Поставленная задача: Соберите из данных ниже все строки, в которых встречается строка «bush». Регистр букв учитывается.

Предоставленные данные:

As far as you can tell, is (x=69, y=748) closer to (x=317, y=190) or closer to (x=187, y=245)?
--
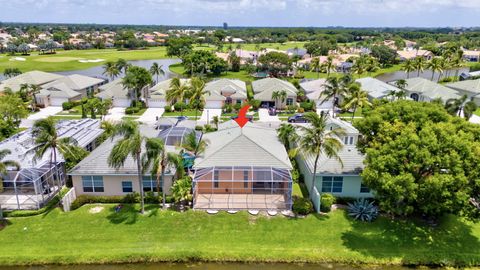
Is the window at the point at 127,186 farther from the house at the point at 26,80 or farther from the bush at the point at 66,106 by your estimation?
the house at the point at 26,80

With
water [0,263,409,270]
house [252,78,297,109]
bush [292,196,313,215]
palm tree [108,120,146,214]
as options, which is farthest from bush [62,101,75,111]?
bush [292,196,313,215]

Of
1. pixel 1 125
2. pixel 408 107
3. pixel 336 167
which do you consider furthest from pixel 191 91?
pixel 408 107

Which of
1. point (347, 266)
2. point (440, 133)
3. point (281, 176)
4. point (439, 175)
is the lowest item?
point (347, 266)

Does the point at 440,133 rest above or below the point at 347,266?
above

Выполненная задача:
Is the window at the point at 127,186 farther from the house at the point at 26,80 or farther from the bush at the point at 66,106 by your estimation?
bush [292,196,313,215]
as options, which is farthest from bush [62,101,75,111]?
bush [292,196,313,215]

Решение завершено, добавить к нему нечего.